Walking over to the very edge of the roof, Oliver sits himself down, legs dangling over the edge into the void. He removes one of the bottles from his bag and holds it out to me. “You know me so well.”

“Yeah, well, you’re a very smart man. Speaking of which, kudos to you for remembering to get twist-off caps this time.” The last time I drank wine with Olly, we ended up stealing a butter knife from the canteen and shoving the cork down into the bottle. Suffice it to say, we both ended up covered in red wine, and our glasses were mostly filled with fragments of cork. 

“I learned my lesson, obviously.” Oliver takes out the other bottle of wine from his bag, and I realize the one he just handed to me is exactly that: mine. Neither of us have glasses, so we pop open the bottles, chink them together and drink straight from the bottle. 

“We’re so classy,” I laugh. 

“We’re under a lot of pressure. If it means that we have to drink like hobos in order to unwind, then so be it, right?”

“Right.”

I’ve nearly finished my bottle, feeling very sideways and most definitely drunk, when the sky opens up. The force of the raindrops as they hit the hospital roof is awe-inspiring. The sound of it roars in my ears as Oliver slumps to lie on his back, arms stretched out wide, his bottle of Malbec still gripped tightly in his right hand. “Wooohooo!” he hollers. “We’re alive, Dr. Romera. We are fucking alive.” Grabbing hold of me, he pulls me down so that I’m lying beside him in the torrential downpour, his words resonating inside my head. 

I am alive. I am alive. After everything that happened, I somehow made it through to the other side. Even more miraculously, so did Zeth. I have a lot to be grateful for. I’m thick with emotion and soaked to the bone when the rain stops. Tiredness seems to hit Oliver; one second he’s telling me about a procedure he perfected earlier when he was working on one of the school bus girls, and then the next he’s scrambling to his feet on unsteady legs, telling me he has to go home. Immediately. 

“You gonna throw up, mister?”

“Hell, no! When have you ever seen Oliver Massey throw up from alcohol?”

Yeah, that’s actually true. I never have seen him sick from drinking too much. Never even seen him drunk at all, for that matter. He’s most certainly a little worse for wear now, though. The giveaway is that he’s referring to himself in the third person. I smile up at him, shivering. “Then why are you suddenly so desperate to leave? You gave me so much shit for never hanging out with you and then the next thing I know you’re bolting.”

He takes in a deep breath and blows it out quickly, scrubbing his hands through his wet hair. “I have to go because I’m about to try and kiss you. And your boyfriend knows people who can have me killed. Right?”

Oh. Oh, no. I can feel my smile turning sad. “Ah, yeah…. If you did that, Zeth wouldn’t be hiring someone else to kill you. I’m pretty sure he’d do it himself.”

Great.” 

“I’m not being a bitch, Ol. It’s just what would happen.”
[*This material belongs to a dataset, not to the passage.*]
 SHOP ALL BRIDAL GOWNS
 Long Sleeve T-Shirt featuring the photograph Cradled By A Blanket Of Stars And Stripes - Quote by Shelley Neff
“I know. I just…” Oliver scrunches up his face, closing his eyes. “Fuck it. Do you want me to kiss you?” Before I can react, before I can shake my head and tell him no, Oliver saves me. “Oh shit. Don’t even answer that. I don’t know what’s wrong with me. I thought nothing would change. I thought I could ignore it. I thought hanging out would be the same. It’s not. I just...I gotta go.” He picks up his jacket and flings it over his shoulder. “You wanna come down with me now?” 

I can tell he doesn’t want me to. I can tell he just wants to run away. “No, that’s okay. I’m just gonna sit here and—” Freeze to death? Shiver so violently that my teeth grind into dust? Anything but have to bid you an awkward farewell downstairs in the parking lot. I love Oliver to death, but it’s pretty clear to me that things can never be as they once were between us. There’s no going back. That makes me suddenly, overwhelmingly very sad. 

“Okay, Romera. Well make sure you get home safe, okay? Make sure you catch a cab.”

“I will. Good night.” I tuck my chin into the crook of my arms, hugging myself as I wait for him to go. I’m ridiculously cold by the time I head back inside myself. My clothes make wet slapping sounds as I kick out of them and toss them on the locker room floor.